A further complication is that variations in the B1 field caused by non-uniform excitation and reception are more pronounced at 7T. The use of adiabatic pulses that give similar excitation over a broad range of B1 values is important and additional effort is required to adjust the transmit power so that optimal signal is obtained from the region of interest. While the evolution of multiple transmit technologies may ultimately compensate for variations in excitation and non-uniform flip angles (55), at the current time these factors can negatively impact the quality of the data obtained. Multi-channel receiver coils are typically used in order to provide improved coverage and SNR. The variations in spatial intensity resulting from a combination of non-uniform transmit and receive need to be considered in comparing regional changes in metabolite levels.
As was shown in Table 1, the limitations on volume selection imposed by the increase in the chemical shift effect at the higher field strength can be severe. Because the motivation in going to 7T is often to improve the detection of short T2 resonances the use of whole slice, spin echo acquisitions may be preferred (56). Figure 6 illustrates an example of such 3D 1H MRSI data acquired with TE=20ms, TR=2s from a patient with a brain tumor in 10 minutes using a 32 channel receive coil with an 18×24×8 matrix, nominal voxel size 1cc, echo planar encoding in one dimension and phase encoding in the other two dimensions (21). Two interleaves were required to provide a spectral bandwidth of 1900 Hz. After applying automatically defined VSS bands to sharpen the slice profile, good quality spectra were obtained from 4 distinct slices. Water suppression used the VAPOR method and additional lipid suppression was achieved by a chemical shift selective adiabatic inversion.

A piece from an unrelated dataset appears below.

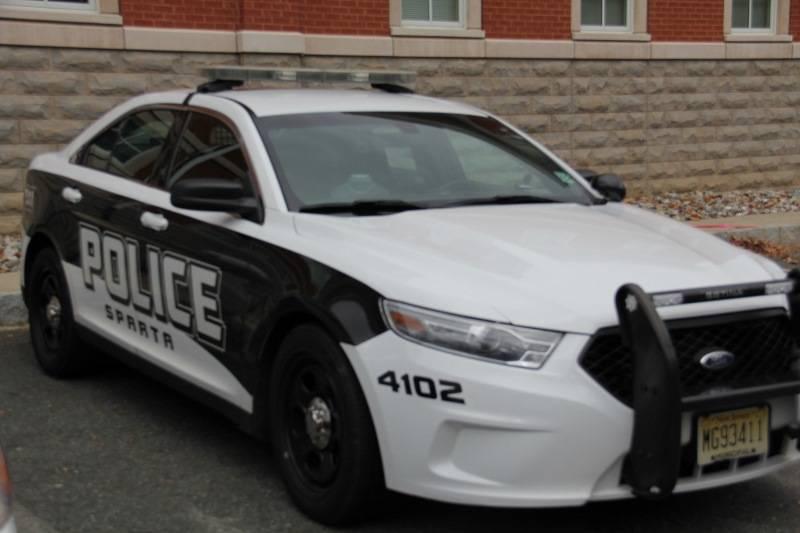 024f69b0d13a6f796070_police_car___2_.jpg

To overcome the dual problems of minimizing the effects of short T2 and the limited B1 available at 7T, Henning et al (57) developed a sequence that combined slice selective excitation and OVS with the acquisition of free induction decays rather than echos. With this method, which they named FIDLOVS, they obtained estimates of levels of glutamate, glutamine, γ-aminobutyric acid and glutathione. Other options that applied high bandwidth pulses for volume localization included PRESS with spectral spectral pulses and TE = 80 or 35ms (58), interleaved narrow band PRESS with TE=90ms (8), slice select with semi-LASER using a TE of 50ms (10) or 19ms (59). For these longer TE acquisitions, optimizing the sub-echo time sets for point-resolved spectroscopy (PRESS) can also provide separation of glutamate, glutamine, glutathione and γ-aminobutyric acid without the need for sophisticated editing sequences (60). Increased interest in studying these metabolites for assessing abnormalities in cognitive function and for evaluating new treatment paradigms has placed a greater emphasis on developing robust tools for obtaining quantitative estimates of differences between control and patient populations.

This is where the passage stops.